Purpose of the Study:

  • To develop a robust semi-supervised transfer learning framework for segmenting cerebellum tissues in infants aged 6 to 24 months.
  • To address the challenge of limited manually labeled data in younger infants by leveraging data from older infants with higher image quality.

Main Methods:

  • A semi-supervised transfer learning framework guided by a confidence map was developed for cerebellum tissue segmentation.
  • The method utilizes reliable manual labels from 24-month-old infants (high contrast) to train models.
  • Labels are progressively transferred to younger age groups (18, 12, and 6 months) with lower tissue contrast.

Main Results:

  • The proposed method demonstrates superior performance compared to state-of-the-art techniques.
  • Performance improvements are particularly significant in segmenting the cerebellum of 6-month-old infants.
  • The confidence map guided transfer learning effectively overcomes low tissue contrast challenges in younger subjects.

Conclusions:

  • The developed semi-supervised transfer learning framework enables accurate cerebellum segmentation across a wide range of infant ages (6-24 months).
  • This approach provides a valuable tool for studying early cerebellum development, especially in populations with limited labeled neuroimaging data.
  • The method significantly advances the analysis of pediatric brain development through improved image segmentation.

Data listing:
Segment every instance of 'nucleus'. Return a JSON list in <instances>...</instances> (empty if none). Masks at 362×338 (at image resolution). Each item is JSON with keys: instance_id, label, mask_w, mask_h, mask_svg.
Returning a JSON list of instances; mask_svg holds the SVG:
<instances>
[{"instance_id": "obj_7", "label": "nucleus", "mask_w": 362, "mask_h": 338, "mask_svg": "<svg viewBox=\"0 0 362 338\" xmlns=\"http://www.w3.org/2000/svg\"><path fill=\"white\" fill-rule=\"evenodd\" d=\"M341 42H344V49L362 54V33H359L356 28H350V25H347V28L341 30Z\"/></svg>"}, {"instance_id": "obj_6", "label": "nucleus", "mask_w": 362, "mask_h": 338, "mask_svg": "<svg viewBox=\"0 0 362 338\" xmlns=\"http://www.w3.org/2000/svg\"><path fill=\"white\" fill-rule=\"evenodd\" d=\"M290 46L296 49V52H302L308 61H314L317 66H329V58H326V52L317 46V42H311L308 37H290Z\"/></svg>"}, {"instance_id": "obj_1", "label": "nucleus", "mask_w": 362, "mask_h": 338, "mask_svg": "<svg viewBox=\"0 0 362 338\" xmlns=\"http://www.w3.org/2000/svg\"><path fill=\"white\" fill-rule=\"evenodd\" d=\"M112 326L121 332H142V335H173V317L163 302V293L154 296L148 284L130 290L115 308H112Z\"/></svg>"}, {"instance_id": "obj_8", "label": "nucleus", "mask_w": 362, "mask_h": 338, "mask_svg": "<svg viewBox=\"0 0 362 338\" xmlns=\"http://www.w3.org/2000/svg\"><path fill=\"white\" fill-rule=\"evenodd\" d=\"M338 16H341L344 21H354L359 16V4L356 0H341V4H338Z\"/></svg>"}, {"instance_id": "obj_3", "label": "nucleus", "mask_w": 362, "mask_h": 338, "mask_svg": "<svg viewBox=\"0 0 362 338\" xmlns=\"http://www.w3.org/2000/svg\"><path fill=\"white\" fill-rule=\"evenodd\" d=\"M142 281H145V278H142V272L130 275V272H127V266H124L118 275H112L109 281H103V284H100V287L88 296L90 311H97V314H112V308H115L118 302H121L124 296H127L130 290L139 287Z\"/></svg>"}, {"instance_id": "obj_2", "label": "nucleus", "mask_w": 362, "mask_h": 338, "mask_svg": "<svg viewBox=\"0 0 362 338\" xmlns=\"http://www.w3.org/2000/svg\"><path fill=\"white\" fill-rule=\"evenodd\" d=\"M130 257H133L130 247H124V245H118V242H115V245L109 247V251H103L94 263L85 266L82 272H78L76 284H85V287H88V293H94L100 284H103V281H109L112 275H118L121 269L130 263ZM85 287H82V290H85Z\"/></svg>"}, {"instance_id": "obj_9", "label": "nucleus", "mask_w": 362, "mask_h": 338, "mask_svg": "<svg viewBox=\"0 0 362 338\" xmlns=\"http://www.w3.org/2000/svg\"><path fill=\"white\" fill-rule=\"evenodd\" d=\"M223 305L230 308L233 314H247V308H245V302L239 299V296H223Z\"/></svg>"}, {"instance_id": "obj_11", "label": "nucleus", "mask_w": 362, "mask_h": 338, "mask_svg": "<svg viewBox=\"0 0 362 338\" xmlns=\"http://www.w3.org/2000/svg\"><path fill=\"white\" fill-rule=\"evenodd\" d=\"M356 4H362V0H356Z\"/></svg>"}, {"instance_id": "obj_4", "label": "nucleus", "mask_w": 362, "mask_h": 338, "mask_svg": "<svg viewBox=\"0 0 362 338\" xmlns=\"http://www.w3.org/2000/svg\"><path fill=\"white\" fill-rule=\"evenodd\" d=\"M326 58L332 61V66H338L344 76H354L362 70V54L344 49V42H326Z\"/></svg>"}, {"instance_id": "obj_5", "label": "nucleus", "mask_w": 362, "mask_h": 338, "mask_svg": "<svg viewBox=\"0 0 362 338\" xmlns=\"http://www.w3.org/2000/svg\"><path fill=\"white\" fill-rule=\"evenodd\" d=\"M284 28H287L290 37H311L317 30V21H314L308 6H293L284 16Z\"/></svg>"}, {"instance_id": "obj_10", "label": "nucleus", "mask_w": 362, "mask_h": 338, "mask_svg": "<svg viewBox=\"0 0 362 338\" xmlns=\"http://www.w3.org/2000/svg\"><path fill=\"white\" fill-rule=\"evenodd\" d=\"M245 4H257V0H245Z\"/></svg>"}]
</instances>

Assignment 1: Please copy the cerebellum segmentation summary word for word, starting at "Purpose of the" and ending at "to state-of-the-art techniques.".
Assignment 2:
Answer these from the cerebellum segmentation summary:
(a) What age range of infants is the framework meant to segment?
(b) What guides the semi-supervised transfer learning framework?
(c) In which age group are the performance improvements particularly significant?
Assignment 3: List every section heading in the cerebellum segmentation summary.
The material after the cerebellum segmentation summary is separate from it.

Expected output 1:
Purpose of the Study:

  • To develop a robust semi-supervised transfer learning framework for segmenting cerebellum tissues in infants aged 6 to 24 months.
  • To address the challenge of limited manually labeled data in younger infants by leveraging data from older infants with higher image quality.

Main Methods:

  • A semi-supervised transfer learning framework guided by a confidence map was developed for cerebellum tissue segmentation.
  • The method utilizes reliable manual labels from 24-month-old infants (high contrast) to train models.
  • Labels are progressively transferred to younger age groups (18, 12, and 6 months) with lower tissue contrast.

Main Results:

  • The proposed method demonstrates superior performance compared to state-of-the-art techniques.

Expected output 2:
(a) 6 to 24 months
(b) A confidence map
(c) 6-month-old infants

Expected output 3:
Purpose of the Study
Main Methods
Main Results
Conclusions